The contract includes the commissioning of new gas processing facilities that will enable an optimised supply to the Ruwais Industrial Complex, the company said in a statement on Wednesday to the Abu Dhabi Securities Exchange, where its shares trade.
The integrated gas processing unit of Adnoc said the strategic Maximising Ethane Recovery and Monetisation project aims to increase ethane extraction, by a range of 35 - 40 per cent, from the company's existing onshore facilities in the Habshan complex through the construction of gas processing facilities.
It will also help unlock further value from existing feedstock and deliver it to Ruwais through a dedicated 120 kilometre natural gas liquids pipeline.
More than 70 per cent of the award value will flow back into the UAE’s economy under Adnoc's In-Country Value programme.
"This capital project represents Adnoc Gas’ latest investment in its gas processing infrastructure and underscores our commitment to responsibly meeting our customers’ current and future energy demand for natural gas and its feedstock," said Adnoc Gas chief executive Ahmed Alebri.

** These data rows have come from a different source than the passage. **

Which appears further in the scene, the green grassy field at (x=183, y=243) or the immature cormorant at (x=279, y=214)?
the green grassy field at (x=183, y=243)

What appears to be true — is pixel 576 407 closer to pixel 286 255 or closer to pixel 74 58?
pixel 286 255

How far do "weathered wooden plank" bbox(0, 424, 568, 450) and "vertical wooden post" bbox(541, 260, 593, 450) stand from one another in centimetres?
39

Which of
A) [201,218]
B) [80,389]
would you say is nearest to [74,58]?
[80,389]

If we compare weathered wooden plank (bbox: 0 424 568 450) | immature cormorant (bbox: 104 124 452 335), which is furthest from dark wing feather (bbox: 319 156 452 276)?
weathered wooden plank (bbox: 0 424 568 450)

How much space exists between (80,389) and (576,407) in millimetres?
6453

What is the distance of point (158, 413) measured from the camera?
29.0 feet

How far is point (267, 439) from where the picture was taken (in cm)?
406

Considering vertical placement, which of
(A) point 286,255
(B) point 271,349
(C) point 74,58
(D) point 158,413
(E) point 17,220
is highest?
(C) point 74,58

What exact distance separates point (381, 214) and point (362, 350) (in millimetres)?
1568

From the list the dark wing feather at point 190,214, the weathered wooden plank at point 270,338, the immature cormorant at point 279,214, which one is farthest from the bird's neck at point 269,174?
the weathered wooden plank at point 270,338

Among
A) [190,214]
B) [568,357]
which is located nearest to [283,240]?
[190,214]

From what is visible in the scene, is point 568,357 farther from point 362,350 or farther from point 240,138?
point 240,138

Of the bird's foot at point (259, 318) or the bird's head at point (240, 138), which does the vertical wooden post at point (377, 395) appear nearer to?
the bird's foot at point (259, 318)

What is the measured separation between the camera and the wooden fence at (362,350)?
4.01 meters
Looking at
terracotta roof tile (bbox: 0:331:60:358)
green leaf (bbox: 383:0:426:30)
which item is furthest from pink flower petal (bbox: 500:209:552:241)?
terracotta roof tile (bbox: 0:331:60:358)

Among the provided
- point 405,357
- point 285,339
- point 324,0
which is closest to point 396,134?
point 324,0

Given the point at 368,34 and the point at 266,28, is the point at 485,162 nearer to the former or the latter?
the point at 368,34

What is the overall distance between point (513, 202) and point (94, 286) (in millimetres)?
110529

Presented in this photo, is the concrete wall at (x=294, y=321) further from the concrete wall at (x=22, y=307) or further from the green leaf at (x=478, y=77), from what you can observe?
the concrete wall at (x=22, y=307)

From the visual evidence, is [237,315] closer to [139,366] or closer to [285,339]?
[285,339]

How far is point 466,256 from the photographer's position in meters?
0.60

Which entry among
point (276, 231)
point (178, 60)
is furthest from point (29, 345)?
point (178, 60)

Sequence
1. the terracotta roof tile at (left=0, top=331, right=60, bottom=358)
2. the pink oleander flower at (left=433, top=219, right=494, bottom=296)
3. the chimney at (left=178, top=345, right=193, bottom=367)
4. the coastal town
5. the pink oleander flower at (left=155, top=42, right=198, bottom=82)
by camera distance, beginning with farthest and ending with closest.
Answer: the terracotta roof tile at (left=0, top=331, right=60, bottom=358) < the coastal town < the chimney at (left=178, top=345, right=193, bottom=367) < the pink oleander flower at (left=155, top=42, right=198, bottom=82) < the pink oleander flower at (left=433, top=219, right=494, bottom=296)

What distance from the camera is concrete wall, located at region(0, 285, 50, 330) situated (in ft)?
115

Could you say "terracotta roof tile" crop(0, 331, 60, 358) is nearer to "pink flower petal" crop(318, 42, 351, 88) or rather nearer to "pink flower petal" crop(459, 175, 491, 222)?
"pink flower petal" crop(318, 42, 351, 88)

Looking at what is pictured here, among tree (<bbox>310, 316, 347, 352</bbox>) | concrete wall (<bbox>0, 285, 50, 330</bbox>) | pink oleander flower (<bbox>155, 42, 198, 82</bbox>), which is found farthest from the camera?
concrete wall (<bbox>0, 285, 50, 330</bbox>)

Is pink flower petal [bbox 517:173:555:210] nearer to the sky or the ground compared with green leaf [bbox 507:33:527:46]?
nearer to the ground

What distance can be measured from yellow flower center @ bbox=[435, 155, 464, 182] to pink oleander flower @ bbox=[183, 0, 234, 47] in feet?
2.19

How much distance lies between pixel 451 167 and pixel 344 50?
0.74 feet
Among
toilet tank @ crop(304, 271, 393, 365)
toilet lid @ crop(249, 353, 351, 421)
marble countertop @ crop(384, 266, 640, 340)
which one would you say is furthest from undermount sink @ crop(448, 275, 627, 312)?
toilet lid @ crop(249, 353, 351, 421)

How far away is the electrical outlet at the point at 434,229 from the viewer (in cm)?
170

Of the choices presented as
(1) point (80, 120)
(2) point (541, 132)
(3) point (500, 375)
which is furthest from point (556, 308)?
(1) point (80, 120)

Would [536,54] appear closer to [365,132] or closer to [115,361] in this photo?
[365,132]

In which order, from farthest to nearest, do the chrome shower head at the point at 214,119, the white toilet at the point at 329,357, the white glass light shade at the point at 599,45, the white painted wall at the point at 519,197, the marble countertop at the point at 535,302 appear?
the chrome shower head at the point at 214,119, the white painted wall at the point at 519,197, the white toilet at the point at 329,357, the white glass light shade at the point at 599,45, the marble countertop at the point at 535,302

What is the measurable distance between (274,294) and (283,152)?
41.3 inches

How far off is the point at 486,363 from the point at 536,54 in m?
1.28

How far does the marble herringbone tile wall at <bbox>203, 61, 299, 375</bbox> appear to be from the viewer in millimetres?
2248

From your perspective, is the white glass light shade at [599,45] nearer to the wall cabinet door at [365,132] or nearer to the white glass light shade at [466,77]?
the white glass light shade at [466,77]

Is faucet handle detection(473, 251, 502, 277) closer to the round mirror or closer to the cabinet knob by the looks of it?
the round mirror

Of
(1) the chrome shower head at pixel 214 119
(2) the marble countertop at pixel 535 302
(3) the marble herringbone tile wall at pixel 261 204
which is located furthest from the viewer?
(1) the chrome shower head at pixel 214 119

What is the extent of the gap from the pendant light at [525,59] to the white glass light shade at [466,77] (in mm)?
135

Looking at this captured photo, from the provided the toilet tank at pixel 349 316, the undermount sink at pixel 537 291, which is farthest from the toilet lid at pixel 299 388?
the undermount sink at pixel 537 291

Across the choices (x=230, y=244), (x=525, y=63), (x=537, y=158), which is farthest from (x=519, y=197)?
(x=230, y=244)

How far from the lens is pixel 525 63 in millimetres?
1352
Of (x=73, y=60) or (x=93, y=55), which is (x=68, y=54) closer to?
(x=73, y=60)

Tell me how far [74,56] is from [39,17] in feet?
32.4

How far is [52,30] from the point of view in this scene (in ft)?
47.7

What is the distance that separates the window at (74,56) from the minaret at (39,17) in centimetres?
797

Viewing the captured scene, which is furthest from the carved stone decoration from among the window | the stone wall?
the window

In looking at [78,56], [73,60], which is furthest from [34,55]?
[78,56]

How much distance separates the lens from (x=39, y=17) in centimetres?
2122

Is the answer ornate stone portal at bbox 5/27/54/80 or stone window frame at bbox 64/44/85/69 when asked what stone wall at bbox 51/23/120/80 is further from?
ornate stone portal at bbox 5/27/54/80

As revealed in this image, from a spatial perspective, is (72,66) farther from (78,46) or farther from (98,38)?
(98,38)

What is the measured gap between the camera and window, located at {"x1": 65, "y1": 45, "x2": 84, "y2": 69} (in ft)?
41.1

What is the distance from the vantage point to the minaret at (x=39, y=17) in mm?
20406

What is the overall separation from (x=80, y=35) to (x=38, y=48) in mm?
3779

"The expansion of our gas processing infrastructure will also provide additional energy to the country’s growing industrial section, while stimulating economic growth and diversification through the significant ICV generated by the contract.”
Adnoc Gas has access to 95 per cent of the UAE's natural gas reserves and supplies more than 60 per cent of the country's gas needs.
Natural gas, an important raw material in industrial value chains, is a seminal transitional fuel with lower carbon emissions when burnt compared to other fossil fuels.
Earlier this year, Adnoc raised about $2.5 billion from the sale of a 5 per cent stake in Adnoc Gas.
The company's initial public offering was the largest listing in the world at the time, drawing more than $124 billion in orders from investors.
The Middle East is expected to spend up to $120 billion to boost natural gas production by more than 19 per cent by 2030, according to energy consultancy Wood Mackenzie.
The region’s natural gas output will rise to 86 billion standard cubic feet a day by the end of the decade, from 72 bcfd currently, it said in a report in May.